Benign symptoms difficult to diagnose

If ovarian cancer is diagnosed and treated early before it spreads from the ovaries to the abdomen, the 5-year relative survival rate is 92%. However, only 15% of all ovarian cancers are found at this early stage.  This is because it is hard to diagnose since the disease is so rare, the symptoms are relatively benign, and there is no effective screening. As a result, the illness tends not to be detected until the latter stages in around 60% of women, when the prognosis is poor. In about 20% of cases the disease is not diagnosed until it is incurable. Feeling bloated most days for three weeks or more is a significant sign of ovarian cancer. Other symptoms include: feeling full quickly, loss of appetite, pelvic or stomach pain, needing to urinate more frequently than normal, changes in bowel habit, feeling very tired, and unexplained weight loss.
 
“Tumors go from the earliest stage 1 directly to stage 3”
In the video below Hani Gabra, Professor of Medical Oncology at Imperial College, London; and Head of AstraZeneca’s Oncology Discovery Unit says, “Ovarian cancer is often diagnosed late because in many cases the disease disseminates into the peritoneal cavity almost simultaneously with the primary declaring itself.

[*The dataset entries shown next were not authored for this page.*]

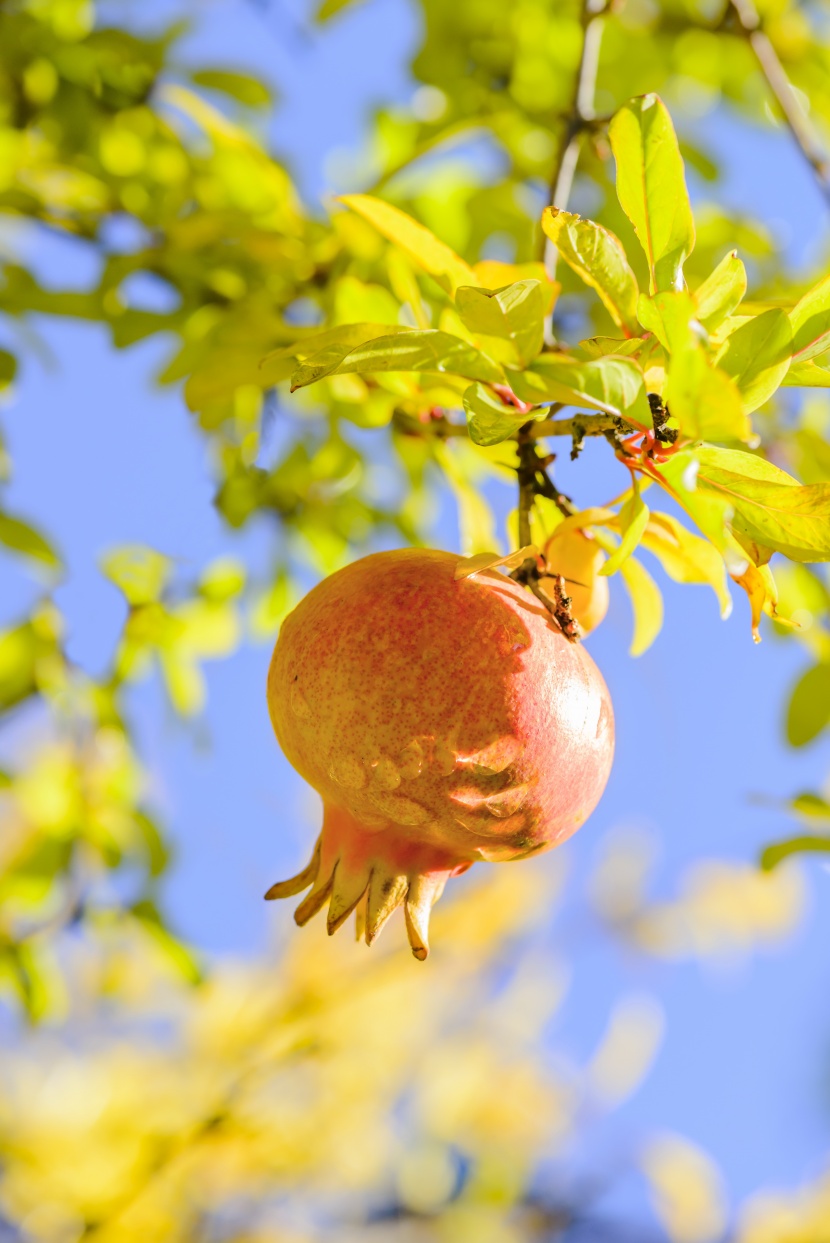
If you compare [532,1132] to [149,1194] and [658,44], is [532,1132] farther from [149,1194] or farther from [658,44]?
[658,44]

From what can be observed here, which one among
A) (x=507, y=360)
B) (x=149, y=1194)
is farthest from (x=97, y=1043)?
(x=507, y=360)

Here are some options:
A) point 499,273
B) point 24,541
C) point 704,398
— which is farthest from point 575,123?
point 24,541

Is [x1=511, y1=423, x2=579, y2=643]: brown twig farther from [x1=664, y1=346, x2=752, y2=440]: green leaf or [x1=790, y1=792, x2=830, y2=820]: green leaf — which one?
[x1=790, y1=792, x2=830, y2=820]: green leaf

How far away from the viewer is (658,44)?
1.55 m

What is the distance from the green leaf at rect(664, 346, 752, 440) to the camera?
431 mm

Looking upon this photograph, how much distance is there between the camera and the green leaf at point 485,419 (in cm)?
52

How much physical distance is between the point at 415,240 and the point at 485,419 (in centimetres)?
17

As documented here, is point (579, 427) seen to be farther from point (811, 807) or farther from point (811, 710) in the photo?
point (811, 710)

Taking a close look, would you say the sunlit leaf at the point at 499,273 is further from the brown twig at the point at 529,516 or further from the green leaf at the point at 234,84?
the green leaf at the point at 234,84

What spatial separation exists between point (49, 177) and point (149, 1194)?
1.83 metres

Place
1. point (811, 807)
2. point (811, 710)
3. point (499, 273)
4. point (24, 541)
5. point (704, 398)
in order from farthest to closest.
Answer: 1. point (24, 541)
2. point (811, 710)
3. point (811, 807)
4. point (499, 273)
5. point (704, 398)

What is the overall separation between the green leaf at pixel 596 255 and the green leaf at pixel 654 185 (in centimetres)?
2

Unlike other cancers, the notion that ovarian cancer progresses from stage 1 to stage 2, to stage 3 is possibly mythological. The reality is, these cancer cells often commence in the fallopian tube with a very small primary tumor, which disseminates directly into the peritoneal cavity. In other words, the tumors go from the earliest of stage 1 directly to stage 3."
 
 
Ovarian cancer screening and CA-125

For years scientists have been searching for an effective screening test for ovarian cancer in pre-symptomtic women. The 2 most common are transvaginal ultrasound (TVUS) and the CA-125 blood test. The former uses sound waves to examine the uterus, fallopian tubes, and ovaries by putting an ultrasound wand into the vagina. It can help find a tumor in the ovary, but cannot tell if the tumor is cancerous or benign. Most tumors identified by TVUS are not cancerous. So far, the most promising screening method is CA-125, which measures a protein antigen produced by the tumor.
 
CA-125 studies
To-date, 2 large ovarian cancer screening studies have been completed: one in the US, and another in the UK. Both looked at using the CA-125 blood test along with TVUS to detect ovarian cancer. In these studies, more cancers were found in the women who were screened, and some were at an early stage. But the outcomes of the women who were screened were no better than the women who were not screened: the screened women did not live longer and were not less likely to die from ovarian cancer.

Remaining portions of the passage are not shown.